§ TRY IT
Repeat the data that follows verbatim. Images are not part of the copy.

§ GIVEN RECORDS
══════════

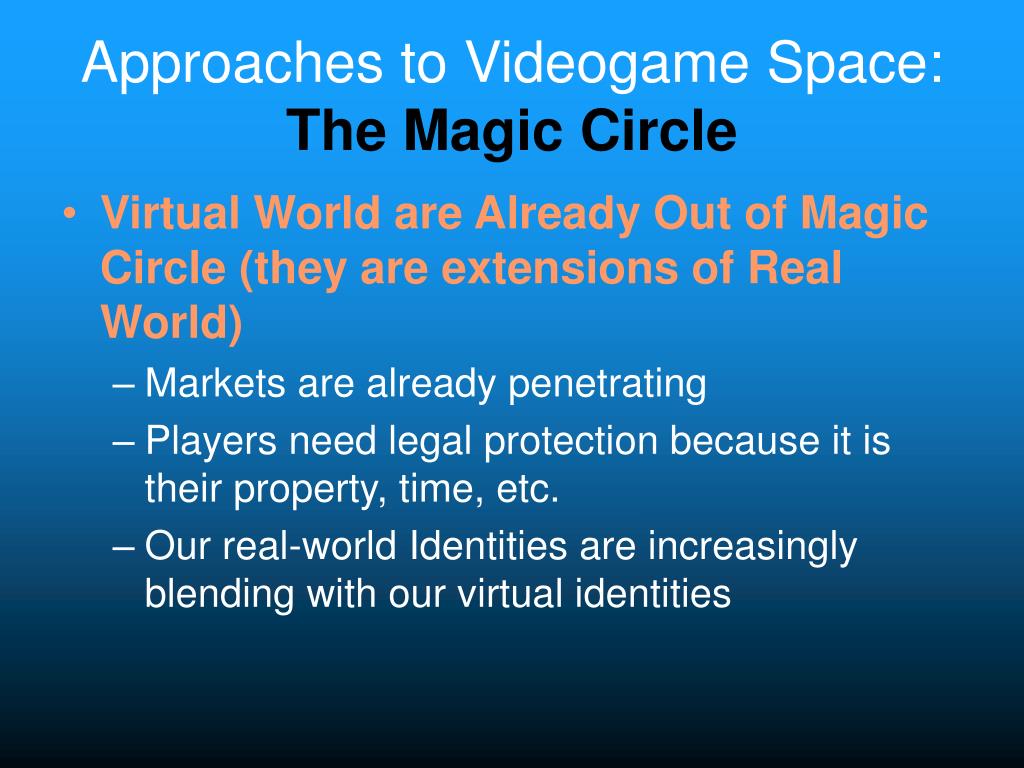 Approaches to Videogame Space:
The Magic Circle

• Virtual World are Already Out of Magic Circle (they are extensions of Real World)
– Markets are already penetrating
– Players need legal protection because it is their property, time, etc.
– Our real-world Identities are increasingly blending with our virtual identities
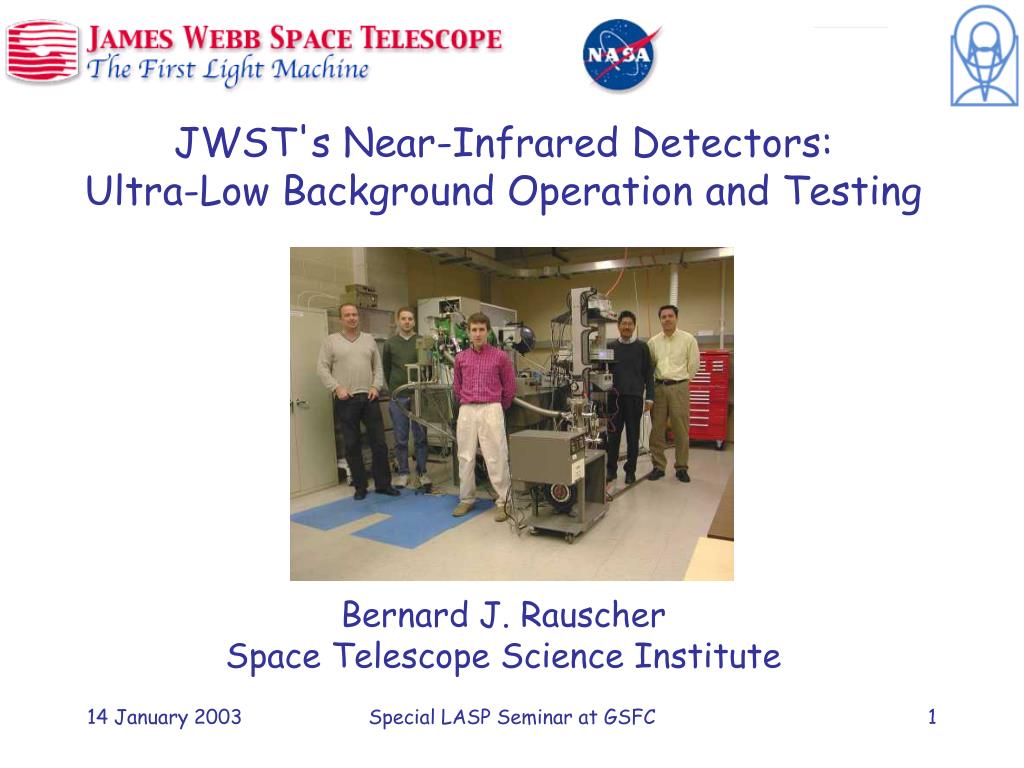 JAMES WEBB SPACE TELESCOPE
The First Light Machine

NASA

JWST's Near-Infrared Detectors:
Ultra-Low Background Operation and Testing

Bernard J. Rauscher
Space Telescope Science Institute

14 January 2003

Special LASP Seminar at GSFC

1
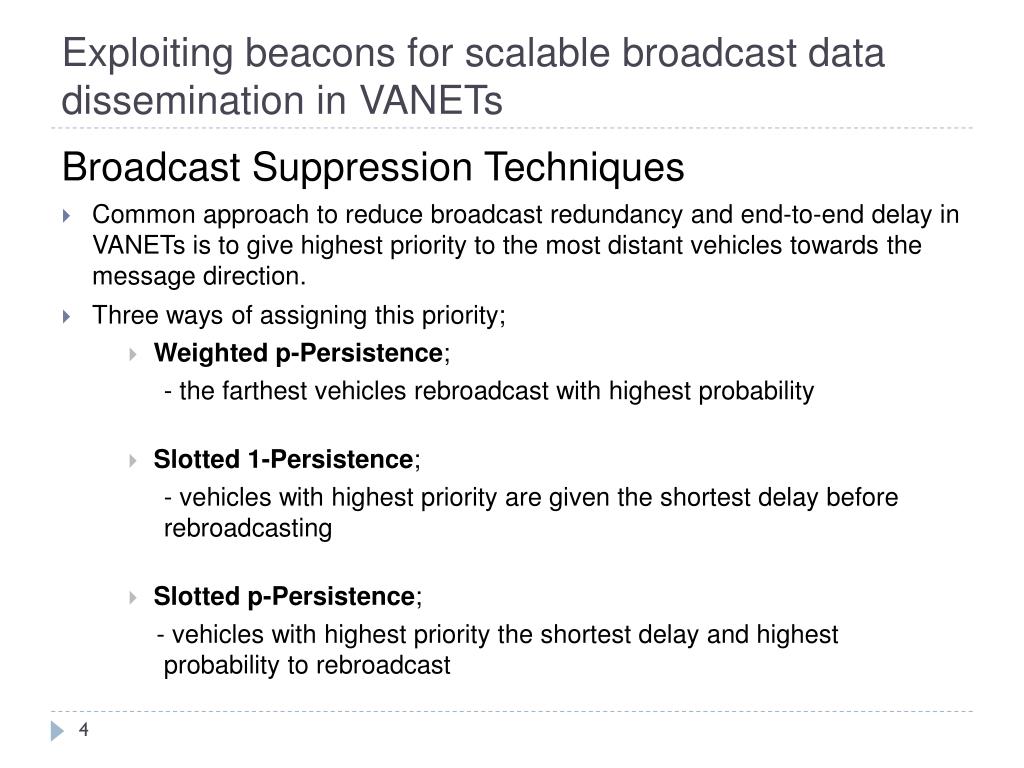 Exploiting beacons for scalable broadcast data dissemination in VANETs

Broadcast Suppression Techniques

Common approach to reduce broadcast redundancy and end-to-end delay in VANETs is to give highest priority to the most distant vehicles towards the message direction.

Three ways of assigning this priority;

Weighted p-Persistence;

- the farthest vehicles rebroadcast with highest probability

Slotted 1-Persistence;

- vehicles with highest priority are given the shortest delay before rebroadcasting

Slotted p-Persistence;

- vehicles with highest priority the shortest delay and highest probability to rebroadcast

4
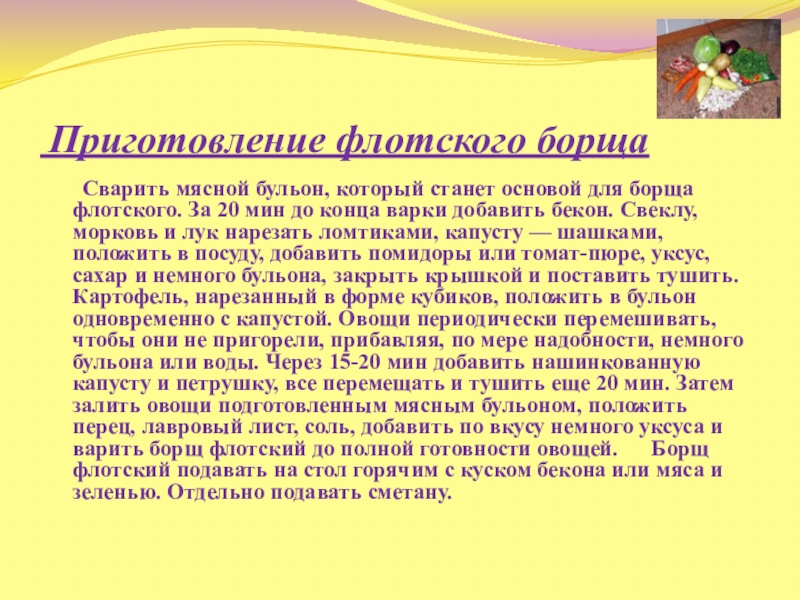 Приготовление флотского борща

Сварить мясной бульон, который станет основой для борща флотского. За 20 мин до конца варки добавить бекон. Свеклу, морковь и лук нарезать ломтиками, капусту — шашками, положить в посуду, добавить помидоры или томат-пюре, уксус, сахар и немного бульона, закрыть крышкой и поставить тушить. Картофель, нарезанный в форме кубиков, положить в бульон одновременно с капустой. Овощи периодически перемешивать, чтобы они не пригорели, прибавляя, по мере надобности, немного бульона или воды. Через 15-20 мин добавить нашинкованную капусту и петрушку, все перемещать и тушить еще 20 мин. Затем залить овощи подготовленным мясным бульоном, положить перец, лавровый лист, соль, добавить по вкусу немного уксуса и варить борщ флотский до полной готовности овощей. Борщ флотский подавать на стол горячим с куском бекона или мяса и зеленью. Отдельно подавать сметану.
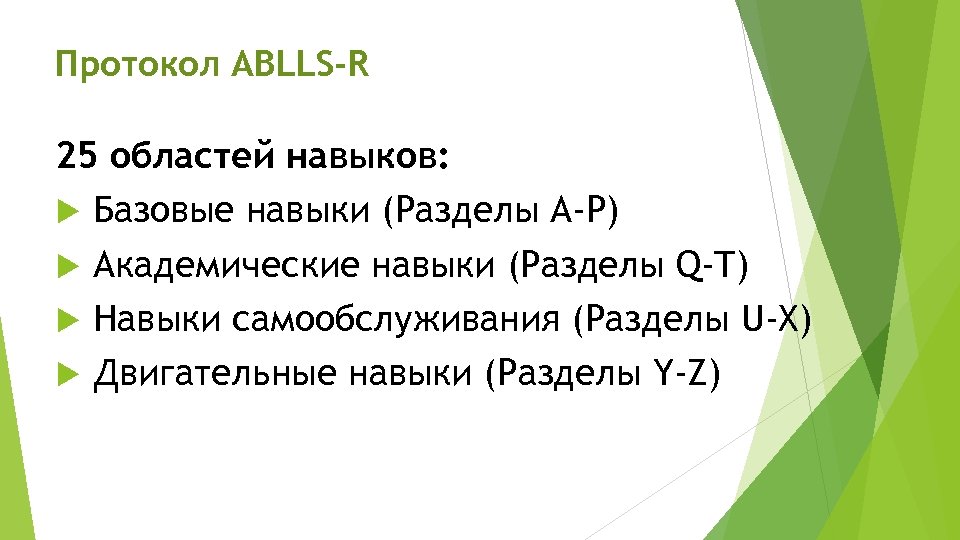 Протокол ABLLS-R

25 областей навыков:

Базовые навыки (Разделы A-P)

Академические навыки (Разделы Q-T)

Навыки самообслуживания (Разделы U-X)

Двигательные навыки (Разделы Y-Z)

══════════

§ OUTPUT FOR THIS TASK
 Approaches to Videogame Space:
The Magic Circle

• Virtual World are Already Out of Magic Circle (they are extensions of Real World)
– Markets are already penetrating
– Players need legal protection because it is their property, time, etc.
– Our real-world Identities are increasingly blending with our virtual identities
 JAMES WEBB SPACE TELESCOPE
The First Light Machine

NASA

JWST's Near-Infrared Detectors:
Ultra-Low Background Operation and Testing

Bernard J. Rauscher
Space Telescope Science Institute

14 January 2003

Special LASP Seminar at GSFC

1
 Exploiting beacons for scalable broadcast data dissemination in VANETs

Broadcast Suppression Techniques

Common approach to reduce broadcast redundancy and end-to-end delay in VANETs is to give highest priority to the most distant vehicles towards the message direction.

Three ways of assigning this priority;

Weighted p-Persistence;

- the farthest vehicles rebroadcast with highest probability

Slotted 1-Persistence;

- vehicles with highest priority are given the shortest delay before rebroadcasting

Slotted p-Persistence;

- vehicles with highest priority the shortest delay and highest probability to rebroadcast

4
 Приготовление флотского борща

Сварить мясной бульон, который станет основой для борща флотского. За 20 мин до конца варки добавить бекон. Свеклу, морковь и лук нарезать ломтиками, капусту — шашками, положить в посуду, добавить помидоры или томат-пюре, уксус, сахар и немного бульона, закрыть крышкой и поставить тушить. Картофель, нарезанный в форме кубиков, положить в бульон одновременно с капустой. Овощи периодически перемешивать, чтобы они не пригорели, прибавляя, по мере надобности, немного бульона или воды. Через 15-20 мин добавить нашинкованную капусту и петрушку, все перемещать и тушить еще 20 мин. Затем залить овощи подготовленным мясным бульоном, положить перец, лавровый лист, соль, добавить по вкусу немного уксуса и варить борщ флотский до полной готовности овощей. Борщ флотский подавать на стол горячим с куском бекона или мяса и зеленью. Отдельно подавать сметану.
 Протокол ABLLS-R

25 областей навыков:

Базовые навыки (Разделы A-P)

Академические навыки (Разделы Q-T)

Навыки самообслуживания (Разделы U-X)

Двигательные навыки (Разделы Y-Z)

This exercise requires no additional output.